Chinese banks are providing $3.4bn in funding for landlocked Ethiopia’s new 750km railway from Addis Ababa to the port in neighboring Djibouti. The line, due to open this year, is being built by Chinese contractors. Expansion of Addis Ababa’s Bole International Airport is also being financed and constructed by Chinese banks and companies, as will a planned new airport to increase capacity further. And while Ethiopia is self-funding construction of its Grand Ethiopian Renaissance Dam (GERD) – Africa’s largest upon completion – the Export-Import Bank of China is providing about $1bn in financing for a 619km transmission line from the dam to Ethiopia’s capital.

“There are concerns that lending has created too large of a debt burden for Africa, but since the borrowed sums go toward the most critical projects for economic growth, I don’t think increased debt has been much of a drawback,” Kai says.

GERD’s predicted 6,000MW of hydroelectricity generated by the abundant waters of Ethiopia’s Blue Nile could guarantee the country’s energy security, many say.

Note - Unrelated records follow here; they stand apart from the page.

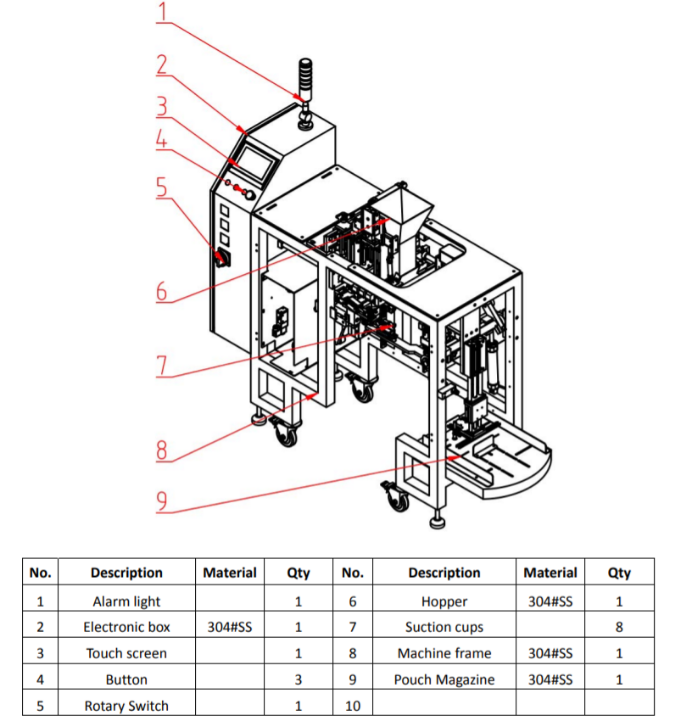 1
2
3
4
5
6
7
8
9

| No. | Description | Material | Qty | No. | Description | Material | Qty |
|---|---|---|---|---|---|---|---|
| 1 | Alarm light | | 1 | 6 | Hopper | 304#SS | 1 |
| 2 | Electronic box | 304#SS | 1 | 7 | Suction cups | | 8 |
| 3 | Touch screen | | 1 | 8 | Machine frame | 304#SS | 1 |
| 4 | Button | | 3 | 9 | Pouch Magazine | 304#SS | 1 |
| 5 | Rotary Switch | | 1 | 10 | | | |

Major Chinese infrastructure projects elsewhere in Africa include the likes of the Anhui Foreign Economic Construction Company’s more than $100m expansion of Maputo International Airport northwest of the center of Maputo, the largest city and capital of Mozambique. China is also funding a $700m new airport for Khartoum in Sudan – among others around the continent.

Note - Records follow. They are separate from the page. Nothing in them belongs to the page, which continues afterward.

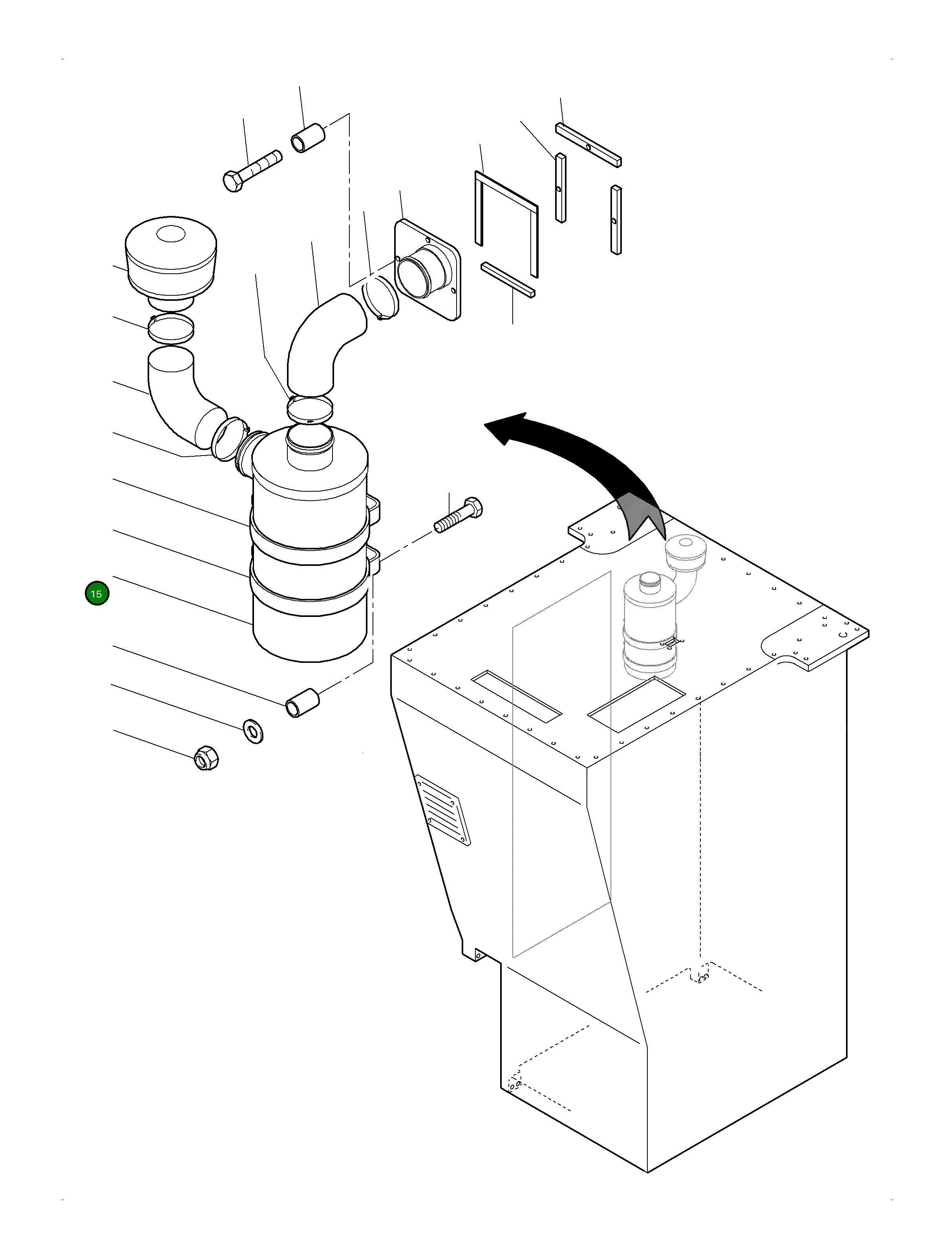 15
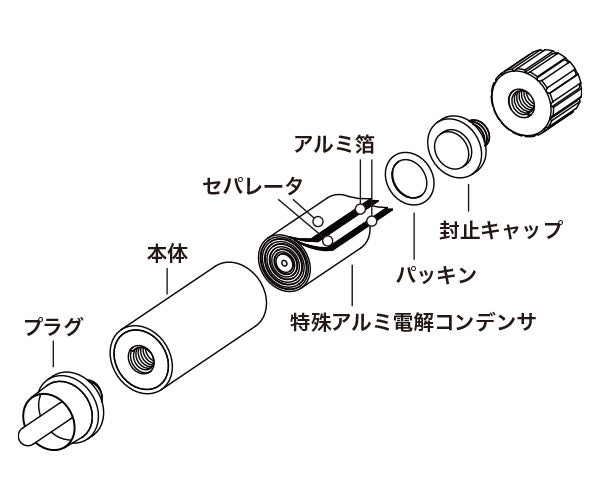 アルミ箔
セパレータ
封止キャップ
本体
パッキン
特殊アルミ電解コンデンサ
プラグ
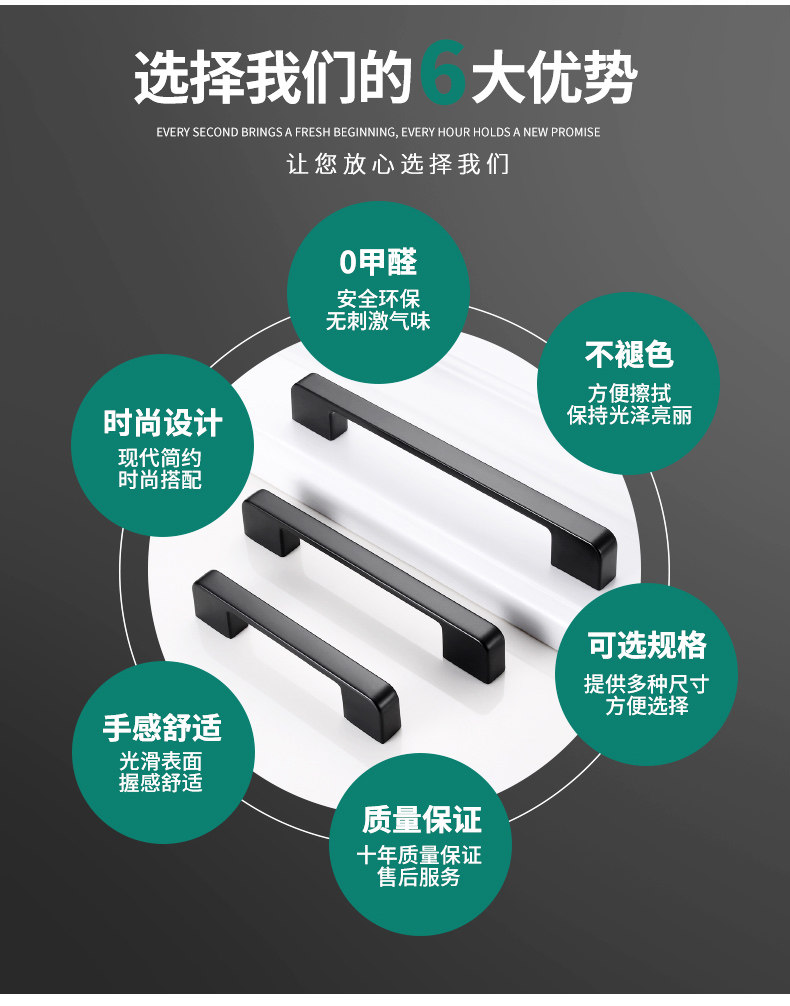 选择我们的6大优势

EVERY SECOND BRINGS A FRESH BEGINNING, EVERY HOUR HOLDS A NEW PROMISE

让您放心选择我们

0甲醛
安全环保
无刺激气味

不褪色
方便擦拭
保持光泽亮丽

时尚设计
现代简约
时尚搭配

可选规格
提供多种尺寸
方便选择

手感舒适
光滑表面
握感舒适

质量保证
十年质量保证
售后服务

And don’t forget Djibouti, receiving more than $12 billion of investment from Beijing for new ports and airports rising from the sands, and what is being touted as the biggest and most dynamic free trade zone in Africa being developed over the next 10 years.

Chinese investment bulldozer

But the narrative of China dominating investment in Africa oversimplifies the reality, according to some – the EU is still the continent’s largest investor.

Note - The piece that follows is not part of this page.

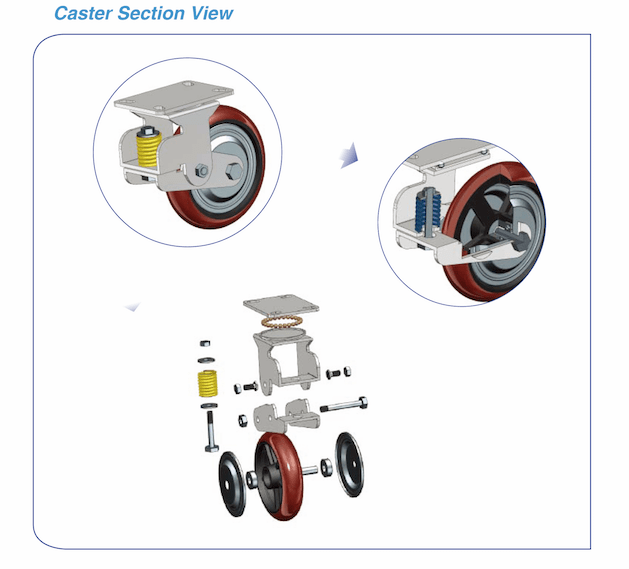 Caster Section View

“European companies and banks have also been doing infrastructure – there are British, French, German and Portuguese companies involved in building things across Africa,” says Deborah Bräutigam, director of the China Africa Research Initiative at Johns Hopkins University in the U.S. “So they’ve gotten the head start, it’s the Chinese who have been catching up.”

Perhaps. Either way, the Chinese certainly aren’t going about it half-heartedly. Recently China grabbed headlines by beginning construction in Djibouti of its firstever overseas military base, a means of force projection to help secure those billions of dollars of investment throughout East Africa and beyond.

But there are limits to the appeal of African countries like Ethiopia. Although Huajian stands as an apparently conspicuous success story, the bureaucratic complexity of Ethiopia makes it difficult for other companies to follow its lead. Ethiopia is ranked 146 out of 189 economies by the 2016 World Bank Group’s Ease of Doing Business survey. And true manufacturing success for Huajian will depend on trade volumes increasing, not helped by Ethiopia’s lack of membership of the World Trade Organisation. Hence, despite China’s apparent commitment to Ethiopia and Africa, neither should be taken for granted.

“The challenge for Africa is to remain an appealing place for China to lend and invest considering the launch of the One Belt, One Road initiative, which aims to direct the lion’s share of state-backed lending and investment resources toward connecting Asia and Europe,” Kai says. “Africa could become a low priority.”